2. PRINCÍPIOS CONSTITUCIONAIS DO DIREITO DE FAMÍLIA

            As transformações sociais constantes e a complexidade social projetam-se na formação da vida familiar e muitas vezes exigem que se opõem. É imperioso que se adote um método de interpretação adequado e eficaz para as práticas sociais, em respeito aos princípios de justiça incorporados no Estado Democrático de Direito.
            O ordenamento jurídico-constitucional é formado por normas jurídicas que podem ser princípios ou regras. “Princípios são normas que ordenam que algo seja realizado na maior medida possível, dentro das possibilidades jurídicas e possibilidades reais existentes” (ALEXY, 2002, p. 86). Assim, os princípios são mandamentos de otimização que se diferenciam das regras pela sua qualidade. É uma distinção qualitativa (ALEXY, 2002, p. 87). Regras e princípios são espécies do gênero norma, porque ambos dizem o que “deve ser”.

########################################

DESCRIÇÃO DO EXERCÍCIO
Dê continuidade ao texto sobre os princípios constitucionais do direito de família a partir do ponto em que ele termina. O material a seguir é independente e não tem relação com o texto.

DADOS FORNECIDOS
########################################

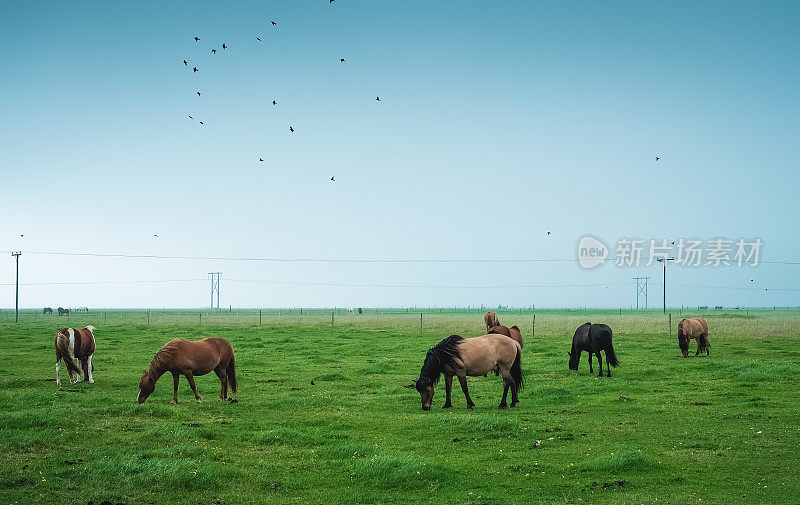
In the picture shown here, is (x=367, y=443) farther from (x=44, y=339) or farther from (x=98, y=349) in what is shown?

########################################

RESPOSTA
            As regras albergam comandos ou mandamentos definitivos, dos quais decorre necessariamente uma consequência jurídica; os princípios, ao contrário, são mandamentos de otimização, constituindo normas que podem ser cumpridas em diferentes graus e a medida devida de seu cumprimento depende tanto das possibilidades de fato quanto das possibilidades jurídicas. O âmbito da possibilidade jurídica é determinado pelos princípios e pelas regras opostas (ALEXY, 2002, p. 86-87).
           As regras contêm determinações no âmbito do fato juridicamente possível, por serem mandamentos definitivos e sua característica de aplicação não é a ponderação, típica dos princípios, mas a subsunção (QUEIROZ, 2002, p. 69, 134).
            A par da tese da otimização, a distinção entre regras e princípios é compreendida melhor ante um conflito de regras e a colisão de princípios. O conflito de regras é solucionado com a inclusão da cláusula de exceção ou declaração de invalidade de uma das regras. Assim, a norma vale ou não vale juridicamente; é o tudo ou nada. Não sendo possível solucionar o conflito de regras dessa forma, apela-se para o recurso das máximas de interpretação de lei, tais como “a lei posterior revoga a lei anterior” e “a lei especial derroga a lei geral” (ALEXY, 2002, p. 88).
            Por sua vez, quando se trata de uma colisão de princípios, não se pode anular nenhum dos princípios colidentes. Abstratamente, os princípios convivem ao mesmo nível. Mas, diante de um caso concreto, os princípios podem entrar em situação de tensão. Nesse esquema, deve-se estabelecer um sistema de prevalência ou primazia de princípio, utilizando-se, para solução judicial, o modelo da dimensão de pesos, tendo prevalência ou primazia o princípio de maior peso.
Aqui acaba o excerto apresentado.